鈴野浩一/1973年神奈川県生まれ。96年東京理科大 学工学部建築学科卒業。98年横浜国立大学大学院工学 部建築学専攻修士課程修了。98〜2001年シーラカンス K&H 勤務。02〜03年Kerstin Thompson Architects 勤務。04年禿真哉と共にトラフ建築設計事務所を設立。 05〜08年東京理科大学非常勤講師、08〜12年昭和女子大学非常勤講師、10〜11年共立女子大学非常勤講師、10年〜武蔵野美術大学非常勤講師、12年〜多摩美術大学非 常勤講師、14年〜京都精華大学客員教授を務める。

 公式サイトはこちら

保川

私たちも「オープン」というコンセプトで表現しているように、あらかじめ決められた用途に縛られず、フレキシブルに広がる空間には魅力がありますね。

トラフ建築設計事務所「井の頭の住宅」 Photo by Daici Ano

トラフ建築設計事務所「コロロデスク」 Photo by Akihiro Ito

ゆるやかにつながる空間

鈴野

建て壊し寸前だったビルをリノベーションした「目黒本町の家」は、地下1階地上3階建ての古いビルでした。外階段しかありませんでしたが、2階と3階をオーナーの住宅にしたくて床に穴を開け、そこに階段をつくりました。大きな箱を置いたような階段です。箱形にすることによって四方に空間が生まれましたし、さらに箱の上の場所も使えるんです。お子さんがまだ小さかったので、階段へ上る途中のその場所がお気に入りになって、2階と3階を近づけてくれる2.5階みたいな存在になりました。階段が長いと行き来しなくなってしまいますが、ちょっとの移動でつながると、すごく距離感が縮まりますよね。子供が縁に足をかけて本を読んでいたり、お父さんとお母さんの姿を眺めていたり。

田中

キューブの角面によって空間に変化が生じますし、2.5階があることで、2フロア全体がゆるやかにつながる空間に感じられます。

コスモスイニシア 商品企画担当の保川真由佳

鈴野

ゆるくつながりながらも、あえて少し仕切っています。
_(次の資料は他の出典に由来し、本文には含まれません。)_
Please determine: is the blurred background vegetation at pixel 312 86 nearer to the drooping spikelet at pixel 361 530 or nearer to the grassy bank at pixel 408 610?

人はまるっきりオープンな空間だけではくつろげないし疲れてしまいますから。でも、ほんのちょっと視線を遮るだけでいい。
「港北の住宅」は、目の前に擁壁がある住宅密集地で朝から室内の照明をつけたくなるような立地でした。そのため、トップライトが光を求めるように上へと伸びていき、プライバシーも保ちます。そのために屋根がざくっと室内に入り込み、寝室やキッチンを大きく区切っているのですが、部屋として明確に仕切ってしまうと、狭くて暗くなってしまうから仕切りはありません。ダイニングとベッドの位置は近くても、実際に寝てみると顔の部分だけは壁の陰に入るので、キッチンが視界に入ってきません。視界をちょっと遮ることで居場所が感じられますよね。

保川

キッチンとダイニング空間の一体感を強めたり、皆が集まりやすいようにリビングの広さや快適性を高めたりすることで、ゆるやかにつながるという考え方は私たちも大切にしています。